Aha! In fact there was an off-by-one recording error for the indices as I had suspected. I think that the matrix profile values are correct. It's only the indices that are referenced incorrectly. I'll do a little more testing and correct this.

seanlaw commented 4 years ago

Here's the test that failed for me:

def distance(sub1, sub2):
    D = 0
    for k in range(len(sub1)):
        D += (sub1[k] - sub2[k])**2
    return math.sqrt(D)

for i in range(100):
    T_full = np.random.rand(1000)
    m = 4
    warm_start = int(len(T_full)/10)
    warm_start = 10

    T_stream = T_full[:warm_start].copy()
    stream = stumpy.aampi(T_stream, m , egress= True)
    P = np.full(stream.P_.shape, np.inf)
    left_P = np.full(stream.left_P_.shape, np.inf)

    n=0
    # incrementally update mp (shape of stream.T_ will always be same as warm_start )
    for i in range(len(T_stream), len(T_full)):
        t = T_full[i]
        stream.update(t)
        for j, I in enumerate(stream.I_):
            if I < 0:
                P[j] = np.inf
            else:
                P[j] = distance(T_full[j + n + 1: j + n + 1 + m], T_full[I : I + m])
        npt.assert_almost_equal(stream.P_, P)
        for j, I in enumerate(stream.left_I_):
            if I < 0:
                left_P[j] = np.inf
            else:
                left_P[j] = distance(T_full[j + n + 1: j + n + 1 + m], T_full[I : I + m])
        npt.assert_almost_equal(stream.left_P_, left_P)
        n += 1
print('no errors')
seanlaw commented 4 years ago

I've pushed a fix for aampi and stumpi in this commit

seanlaw commented 4 years ago

This test may be a little faster and concise:

T_full = np.random.rand(1000)
m = 4
warm_start = int(len(T_full)/10)
warm_start = 10

T_stream = T_full[:warm_start].copy()
stream = stumpy.aampi(T_stream, m , egress= True)
P = np.full(stream.P_.shape, np.inf)
left_P = np.full(stream.left_P_.shape, np.inf)

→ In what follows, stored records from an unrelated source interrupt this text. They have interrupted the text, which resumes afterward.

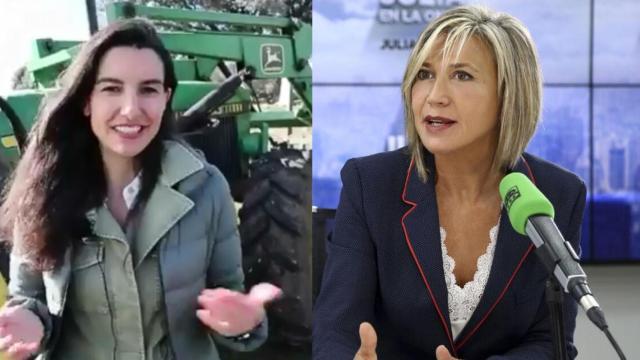 Fotomontaje de Rocío Monasterio y Julia Otero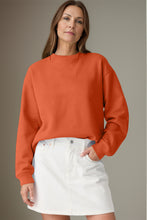 Load image into Gallery viewer, Round Neck Long Sleeve Sweatshirt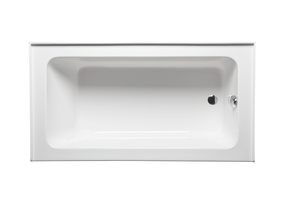 Americh KN6030ADATRA2WH Kent 6030 ADA Right Hand - Tub Only / Airbath 2 - White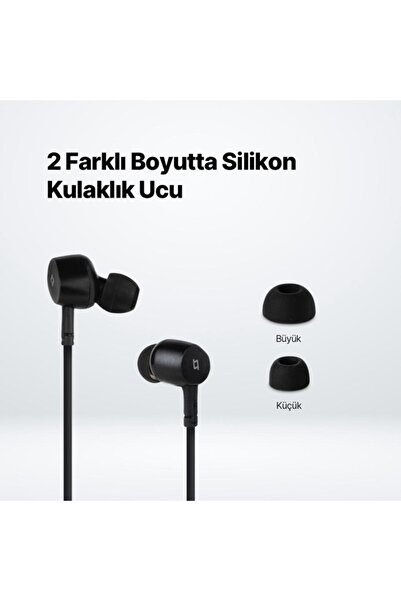 Ttec Pop 2 Usb-C Stereo Mikrofonlu Kulakiçi Kulaklık
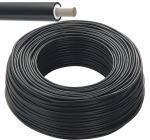 100m Black Unipolar Photovoltaic Cable coil 6 sqmm #N50830750292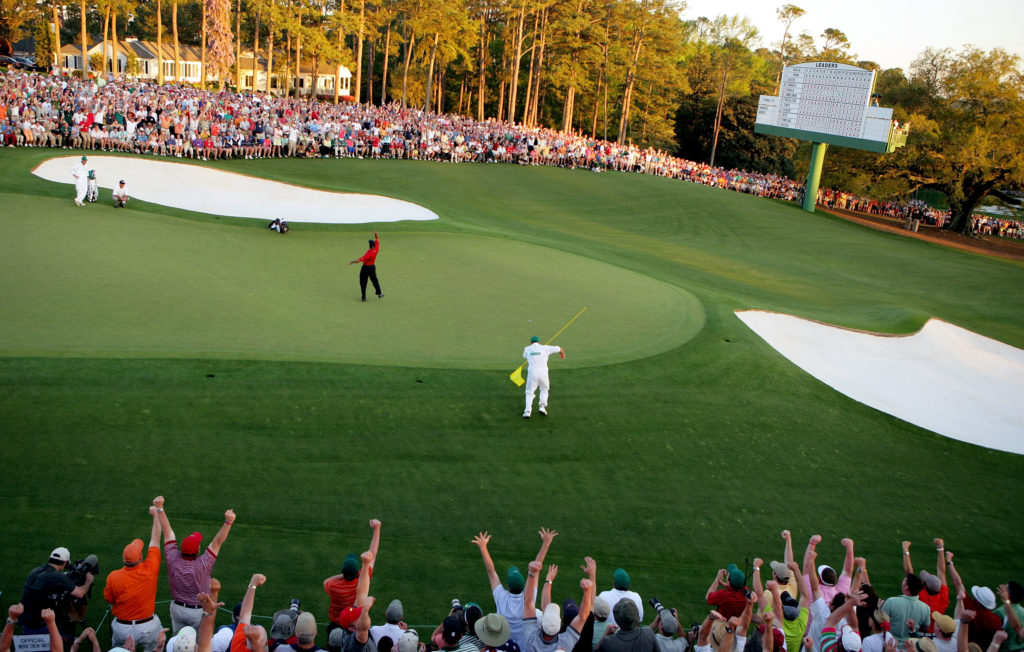 The Masters Final Round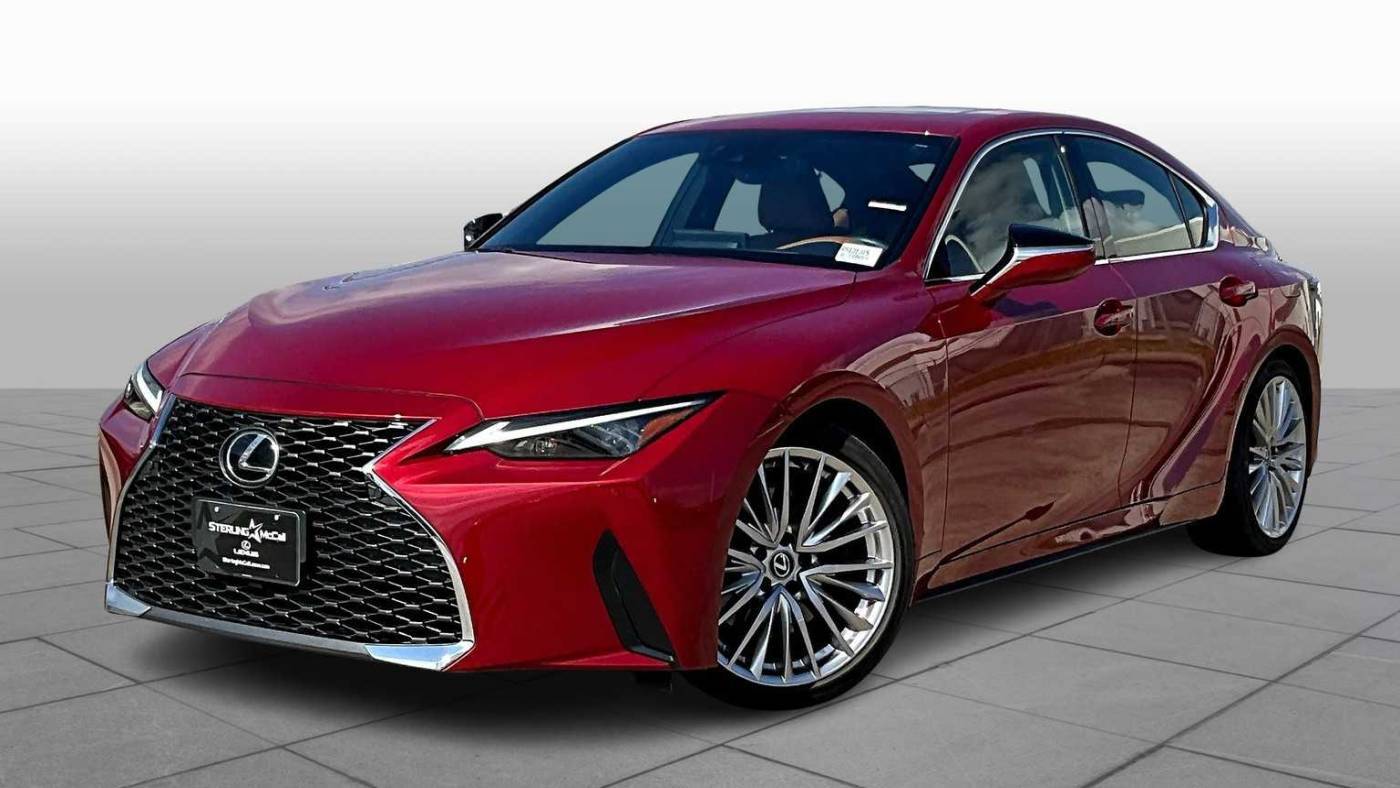 2024 Lexus IS IS 300 — Sedan — 7,355 mi — Houston, TX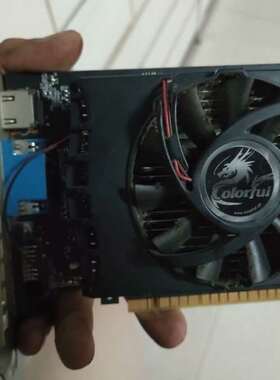 七彩虹GT730K显卡黄金版2GD5 议价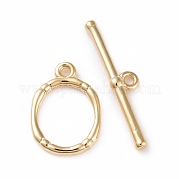 Экологически чистые латунные застежки-тоглы KK-D082-16G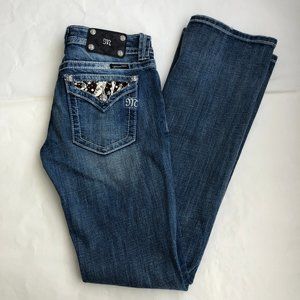 Miss Me JW5188B Stretch Blue Jeans BootCut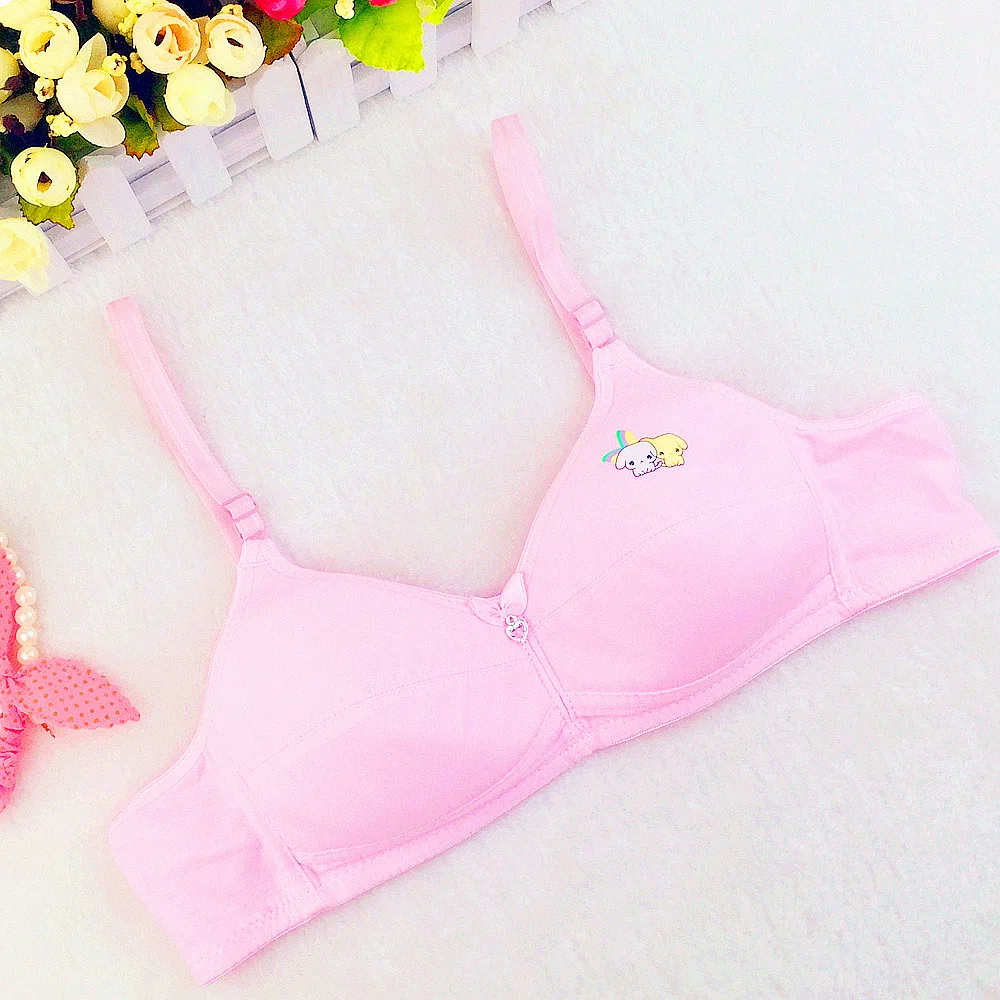 Тренировочные бюстгальтеры для девочек подростковое нижнее белье детские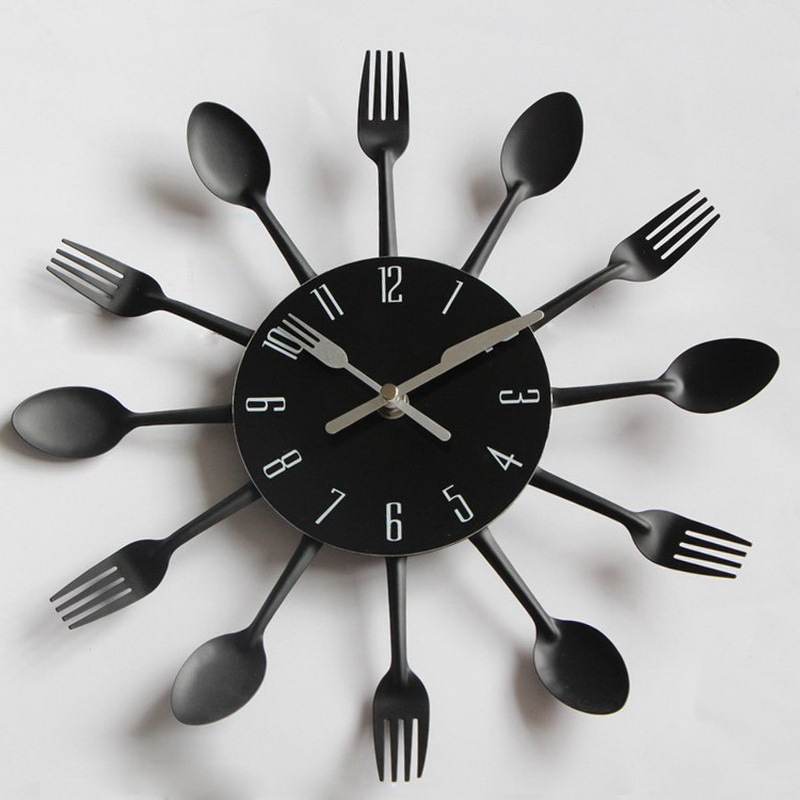 Nordic Spain creative simple wall clock living room kitchen dining room art quartz clocks
Nordic Spain creative simple wall clock living room kitchen dining room art quartz clocks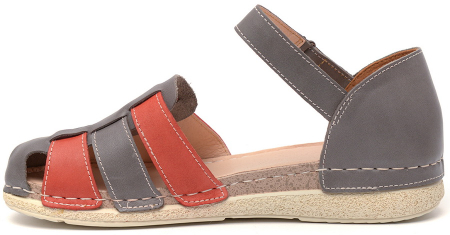 ЖЕНСКИЕ БОСОНОЖКИ НАТУРАЛЬНАЯ КОЖА GUGU ГЕРМАНИЯ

T_full_subseq = stumpy.core.rolling_window(T_full, m)

n=0

for i in range(len(T_stream), len(T_full)):
    t = T_full[i]
    stream.update(t)

    P[:] = np.inf
    idx = np.argwhere(stream.I_ >= 0).flatten()
    P[idx] = norm(T_full_subseq[idx + n + 1] - T_full_subseq[stream.I_[idx]], axis=1)
    npt.assert_almost_equal(stream.P_, P)

    left_P[:] = np.inf
    idx = np.argwhere(stream.left_I_ >= 0).flatten()
    left_P[idx] = norm(T_full_subseq[idx + n + 1] - T_full_subseq[stream.left_I_[idx]], axis=1)
    npt.assert_almost_equal(stream.left_P_, left_P)

    n += 1
hmcoservit commented 4 years ago

Thanks @seanlaw , looks good. I will start further tests for anomaly detection.